It goes without saying that a pump designed to handle liquids — especially solids-laden liquids — is not going to make a good air pump. In fact, it’s well documented that just 5% air by volume can reduce the capacity of a centrifugal pump by 50%. And while no one intentionally sets out do this, in the real world sometimes “things happen” despite our best efforts and may need to be remedied.

impellerAre you having air entrainment issues with your system? KSB tech services is equipped to help you with diagnostics and solutions. Reach out to KSB Service for all your pump service and repair needs.

The “obvious” solution is to speed the pump up or install a larger diameter impeller. While this might solve the problem in the short term, it is often accompanied by other side effects, like bearing failures, or in the case of slurry pumps handling abrasive particulates, greatly increased wear. Since wear is a cubic function of speed, one might reasonably expect a 73% increase in slurry pump wear rate with a speed increase of only 20% (i.e., 1.2 raised to the third power is 1.73). Assuming your process doesn’t produce air or gaseous vapors, let’s look at two common causes.

Submergence

We are all familiar with the phenomenon of water spinning or “vortexing” as it goes down a drain. Submergence, or rather the lack of sufficient submergence, can manifest itself as a vortex coming up from the suction piping inlet to the free surface of the liquid in a tank. This vortex has an “air core” which allows air to be dragged directly into the suction of a pump. These air bubbles displace liquid in the suction line that should be entering the pump, which reduces pump capacity.

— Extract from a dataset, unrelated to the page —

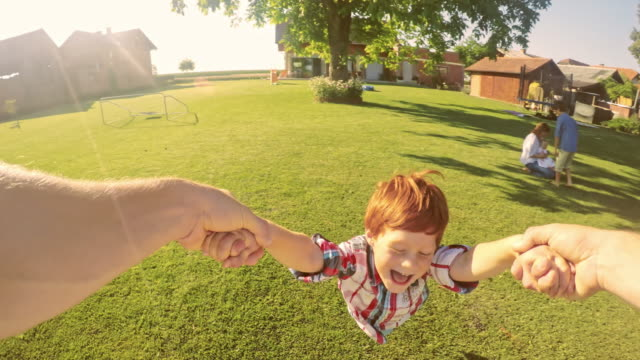 pov father spinning his son around - lawn stock videos & royalty-free footage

Bubbles also migrate inside the pump to the area of lowest pressure (e.g., the eye of the impeller) where they obstruct the entrance of additional liquid entering the pump and reduce flow and efficiency even further. At exceptionally low concentrations of air, the pump can often flush away the accumulating air. But if the air accumulates faster than it can be flushed away, the air in the eye of the impeller will block new liquid from entering. This phenomenon is called airlock. Airlock is not always gradual. It can manifest suddenly once the requisite amount of air is present, and it adds operational instability on top of high losses.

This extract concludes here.